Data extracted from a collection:
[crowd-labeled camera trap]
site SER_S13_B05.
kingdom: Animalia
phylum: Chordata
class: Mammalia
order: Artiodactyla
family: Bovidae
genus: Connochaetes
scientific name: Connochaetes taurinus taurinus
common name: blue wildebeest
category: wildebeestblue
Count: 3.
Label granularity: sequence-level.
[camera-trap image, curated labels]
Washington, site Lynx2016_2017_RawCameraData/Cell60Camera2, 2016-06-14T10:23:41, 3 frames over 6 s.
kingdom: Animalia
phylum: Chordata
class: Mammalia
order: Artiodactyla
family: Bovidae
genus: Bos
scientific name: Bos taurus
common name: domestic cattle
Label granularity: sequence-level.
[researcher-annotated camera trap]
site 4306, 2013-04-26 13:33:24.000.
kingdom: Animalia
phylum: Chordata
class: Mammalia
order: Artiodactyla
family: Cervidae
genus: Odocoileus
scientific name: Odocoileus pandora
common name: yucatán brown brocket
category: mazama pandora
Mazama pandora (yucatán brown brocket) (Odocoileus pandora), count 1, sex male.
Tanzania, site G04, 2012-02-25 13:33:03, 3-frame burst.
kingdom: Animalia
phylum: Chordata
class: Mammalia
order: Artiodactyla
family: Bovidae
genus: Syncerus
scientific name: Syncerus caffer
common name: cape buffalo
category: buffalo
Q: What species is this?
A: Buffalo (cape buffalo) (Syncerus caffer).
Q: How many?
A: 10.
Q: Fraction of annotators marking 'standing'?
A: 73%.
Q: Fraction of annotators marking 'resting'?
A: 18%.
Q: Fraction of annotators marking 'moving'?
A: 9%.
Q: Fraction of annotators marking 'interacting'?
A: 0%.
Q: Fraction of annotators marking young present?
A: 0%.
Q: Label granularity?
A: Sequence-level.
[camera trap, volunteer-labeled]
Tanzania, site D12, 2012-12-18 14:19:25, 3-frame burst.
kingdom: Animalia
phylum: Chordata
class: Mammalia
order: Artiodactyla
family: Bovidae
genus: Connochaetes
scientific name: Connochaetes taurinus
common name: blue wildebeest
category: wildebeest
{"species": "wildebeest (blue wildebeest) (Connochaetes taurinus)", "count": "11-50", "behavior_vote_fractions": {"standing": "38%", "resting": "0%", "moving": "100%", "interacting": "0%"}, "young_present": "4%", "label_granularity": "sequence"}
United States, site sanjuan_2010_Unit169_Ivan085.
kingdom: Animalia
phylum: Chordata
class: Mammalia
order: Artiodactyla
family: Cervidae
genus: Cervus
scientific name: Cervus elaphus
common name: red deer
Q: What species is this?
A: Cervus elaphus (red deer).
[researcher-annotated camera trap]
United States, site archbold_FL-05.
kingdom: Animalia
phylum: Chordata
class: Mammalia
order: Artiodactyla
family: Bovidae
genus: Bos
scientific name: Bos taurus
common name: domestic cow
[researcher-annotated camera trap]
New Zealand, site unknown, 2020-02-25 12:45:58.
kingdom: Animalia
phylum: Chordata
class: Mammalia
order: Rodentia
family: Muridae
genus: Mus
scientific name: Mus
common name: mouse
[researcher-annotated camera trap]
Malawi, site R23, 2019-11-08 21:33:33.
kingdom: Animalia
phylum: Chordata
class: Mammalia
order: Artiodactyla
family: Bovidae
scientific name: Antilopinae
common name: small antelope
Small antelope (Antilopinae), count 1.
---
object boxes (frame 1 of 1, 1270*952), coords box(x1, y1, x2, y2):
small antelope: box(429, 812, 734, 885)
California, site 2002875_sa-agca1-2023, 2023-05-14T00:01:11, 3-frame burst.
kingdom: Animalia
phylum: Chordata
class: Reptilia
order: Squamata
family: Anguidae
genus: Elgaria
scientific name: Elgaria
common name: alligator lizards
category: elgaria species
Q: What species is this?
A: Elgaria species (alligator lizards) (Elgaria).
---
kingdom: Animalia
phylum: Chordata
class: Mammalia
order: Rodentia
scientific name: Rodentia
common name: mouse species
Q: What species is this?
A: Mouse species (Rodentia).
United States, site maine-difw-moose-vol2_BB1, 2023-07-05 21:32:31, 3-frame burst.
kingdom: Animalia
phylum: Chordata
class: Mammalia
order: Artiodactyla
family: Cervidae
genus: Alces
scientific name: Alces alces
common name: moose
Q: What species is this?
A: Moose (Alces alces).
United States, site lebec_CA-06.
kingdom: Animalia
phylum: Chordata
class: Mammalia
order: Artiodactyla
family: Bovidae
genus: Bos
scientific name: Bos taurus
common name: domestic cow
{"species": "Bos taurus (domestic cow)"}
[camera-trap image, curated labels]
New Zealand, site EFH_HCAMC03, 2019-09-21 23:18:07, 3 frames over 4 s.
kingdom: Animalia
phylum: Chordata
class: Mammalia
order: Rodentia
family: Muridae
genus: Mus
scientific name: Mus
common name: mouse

ACTION ITEM:
Lines holding the word "States" are the answer; copy every one from the records above.

ANSWER TO THIS PROBLEM:
United States, site sanjuan_2010_Unit169_Ivan085.
United States, site archbold_FL-05.
United States, site maine-difw-moose-vol2_BB1, 2023-07-05 21:32:31, 3-frame burst.
United States, site lebec_CA-06.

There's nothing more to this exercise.